Asian plastic is choking the world’s oceans. More than 80% of marine plastic pollution comes from Asia
BANGKOK — The recent death of a short-finned pilot whale in Songkhla, southern Thailand, triggered a bout of long-overdue national anguish. The creature, discovered in June, was filled to its blowhole with 85 plastic bags that it had mistaken for food. Endangered finless porpoises, Irrawaddy dolphins, and turtles have also been recent casualties of plastic ingestion in Thai waters.
A video of British diver Rich Horner swimming through dense shoals of plastic waste off the Indonesian resort island of Bali went viral in March. Appalled viewers watched as Horner, along with a lone manta ray and the occasional fish, become enveloped in cascades of plastic bags and wrappers.
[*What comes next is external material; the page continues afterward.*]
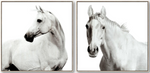 White Horses Set of 2 Canvas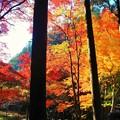備後路の杉木立の紅葉 in 大本山佛通寺参道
And near Mumbai, a dead whale recently washed ashore from the Arabian Sea, killed by ingested plastic like its cousin in Thailand. The city’s famous Marine Drive is blighted by tons of washed-up waste after high tide; in the absence of an effective municipal response, locals often take it upon themselves to clean up.
Such ominous incidents are finally triggering awareness of the environmental catastrophe caused by plastic waste. The U.K., Chile and China are among countries moving against the profligate use of plastic bags, while companies like Starbucks face mounting pressure to ban plastic straws.
Nowhere is the need for action greater than in Asia, the source of over 80% of the plastic that ends up in the world’s oceans. But in most of the region, efforts to tackle the pollution are inadequate or nonexistent.